Michael Manser – An Overview of TTI Automated & Connected Vehicles Research Presentation Video
Please click Michael Manser Presentation to download the PDF
As part of the ATLAS Center Symposium Series, and in conjunction with the University of Michigan Transportation Research Institute’s (UMTRI’s) 50th Anniversary Seminar Series, Michael Manser, PhD from Texas A&M Transportation Institute (TTI), presented An Overview of TTI Automated & Connected Vehicles Research on Tuesday, May 19, 2015 at UMTRI. Mike summarized TTI’s current efforts and potential future directions within the automated and connected vehicles domain with a particular emphasis on human technology interaction.
Dr. Manser is a Senior Research Scientist and Human Factors Program Manager in the Center for Transportation Safety (CTS) at the Texas A&M Transportation Institute. The Human Factors Program examines the behavioral, cognitive, and perceptual driver-related factors that contribute to transportation safety, mobility, and efficiency. A focus area of the Program is on the interaction between drivers and either vehicle or infrastructure-based technology. He has more than 19 years of professional experience in the area of transportation human factors research. In his role as Program Manager Dr. Manser is responsible for managing program finances, managing programmatic resources such as the driving environment simulator, and providing a strategic research direction for the Program staff. As a scientist, he examines the behavioral and cognitive factors contributing to crashes that result in injuries and fatalities and, based on this information, develops/evaluates potential technological countermeasures to improve safety.
Recently, he was the director of the Human Factors Interdisciplinary Research in Simulation and Transportation at the ITS Institute at the University of Minnesota.

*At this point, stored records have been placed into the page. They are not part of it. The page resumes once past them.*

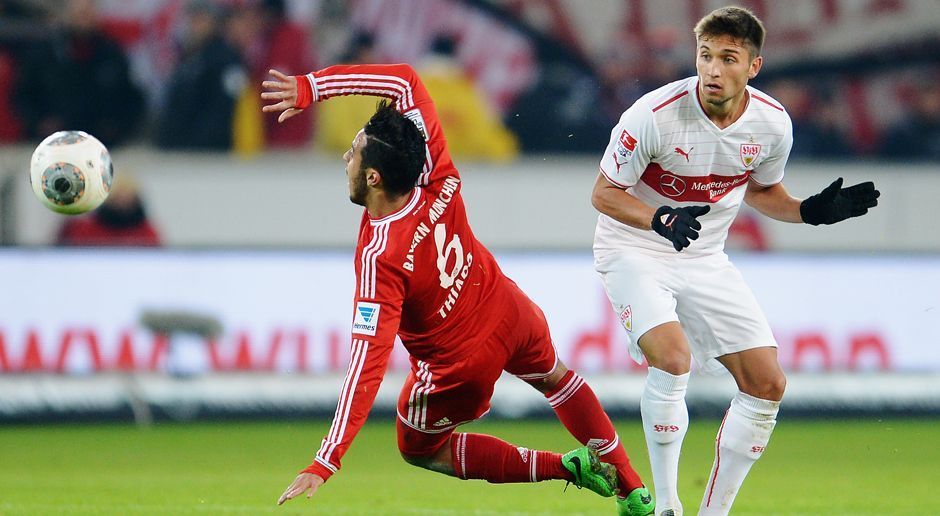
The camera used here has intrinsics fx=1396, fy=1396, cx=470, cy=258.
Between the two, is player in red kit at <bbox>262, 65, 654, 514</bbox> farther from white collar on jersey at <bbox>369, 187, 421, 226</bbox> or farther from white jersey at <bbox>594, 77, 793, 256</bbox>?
white jersey at <bbox>594, 77, 793, 256</bbox>

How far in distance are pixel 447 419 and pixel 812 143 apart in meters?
8.81

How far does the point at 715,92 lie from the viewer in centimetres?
575

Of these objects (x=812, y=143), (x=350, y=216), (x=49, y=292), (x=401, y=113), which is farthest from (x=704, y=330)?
(x=812, y=143)

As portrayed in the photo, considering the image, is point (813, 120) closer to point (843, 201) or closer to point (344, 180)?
point (344, 180)

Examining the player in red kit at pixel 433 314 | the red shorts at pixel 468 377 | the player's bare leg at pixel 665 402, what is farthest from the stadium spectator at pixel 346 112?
the player's bare leg at pixel 665 402

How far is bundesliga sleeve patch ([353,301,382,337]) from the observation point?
5340mm

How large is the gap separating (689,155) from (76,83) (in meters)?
8.25

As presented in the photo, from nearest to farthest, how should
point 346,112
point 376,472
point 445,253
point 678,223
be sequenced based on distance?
point 678,223
point 445,253
point 376,472
point 346,112

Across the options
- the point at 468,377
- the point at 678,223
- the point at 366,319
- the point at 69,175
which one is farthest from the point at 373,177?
the point at 69,175

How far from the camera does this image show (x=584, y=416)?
20.5 feet

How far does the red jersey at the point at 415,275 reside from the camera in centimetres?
532

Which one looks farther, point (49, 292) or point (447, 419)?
point (49, 292)

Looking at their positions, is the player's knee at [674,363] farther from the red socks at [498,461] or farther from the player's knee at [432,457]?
the player's knee at [432,457]

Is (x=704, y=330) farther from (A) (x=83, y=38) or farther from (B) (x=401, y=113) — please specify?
(A) (x=83, y=38)
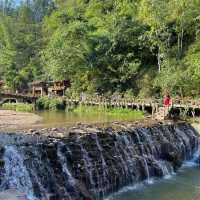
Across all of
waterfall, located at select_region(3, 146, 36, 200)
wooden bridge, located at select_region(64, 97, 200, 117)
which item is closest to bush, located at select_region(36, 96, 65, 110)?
wooden bridge, located at select_region(64, 97, 200, 117)

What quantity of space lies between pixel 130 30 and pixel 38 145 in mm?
32832

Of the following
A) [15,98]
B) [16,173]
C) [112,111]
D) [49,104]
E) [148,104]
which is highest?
[15,98]

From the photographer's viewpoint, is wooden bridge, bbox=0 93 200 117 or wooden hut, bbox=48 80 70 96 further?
wooden hut, bbox=48 80 70 96

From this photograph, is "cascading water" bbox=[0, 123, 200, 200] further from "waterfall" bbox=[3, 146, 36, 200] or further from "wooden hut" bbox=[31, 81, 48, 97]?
"wooden hut" bbox=[31, 81, 48, 97]

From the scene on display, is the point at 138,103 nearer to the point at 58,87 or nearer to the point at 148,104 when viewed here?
the point at 148,104

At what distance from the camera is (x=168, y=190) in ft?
78.5

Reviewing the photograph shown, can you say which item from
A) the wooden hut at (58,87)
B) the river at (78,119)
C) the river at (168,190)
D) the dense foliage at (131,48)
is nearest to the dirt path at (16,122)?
the river at (78,119)

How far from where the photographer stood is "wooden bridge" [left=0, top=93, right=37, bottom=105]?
60.7 metres

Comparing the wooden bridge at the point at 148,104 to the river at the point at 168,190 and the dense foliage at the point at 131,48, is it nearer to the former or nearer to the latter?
the dense foliage at the point at 131,48

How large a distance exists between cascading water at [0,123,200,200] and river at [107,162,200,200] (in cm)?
64

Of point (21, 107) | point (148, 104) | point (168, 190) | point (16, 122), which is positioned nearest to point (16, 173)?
point (168, 190)

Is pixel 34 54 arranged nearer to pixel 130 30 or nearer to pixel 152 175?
pixel 130 30

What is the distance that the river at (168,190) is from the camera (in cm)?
2272

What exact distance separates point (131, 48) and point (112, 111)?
1140cm
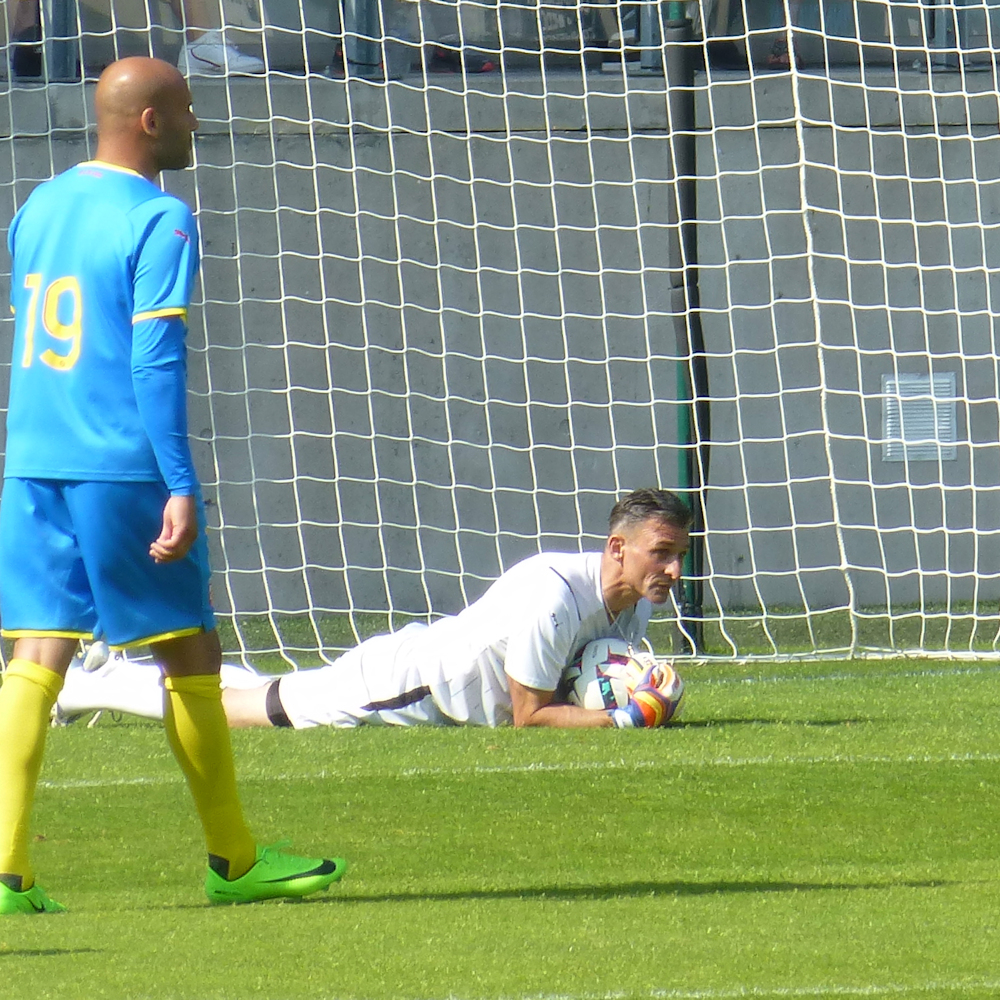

In that role, Dr. Manser worked closely with multidisciplinary teams of engineers (e.g., civil, mechanical, industrial, electrical), public health researchers, and policy development professionals to develop safety initiatives to increase transportation safety in the state of Minnesota. These efforts included evaluating training protocols for partially automated buses, conducting studies on warnings and information provided to drivers by advanced connected vehicle technology, and co-developing smartphone-based software to provide real-time feedback to teens about risky behaviors.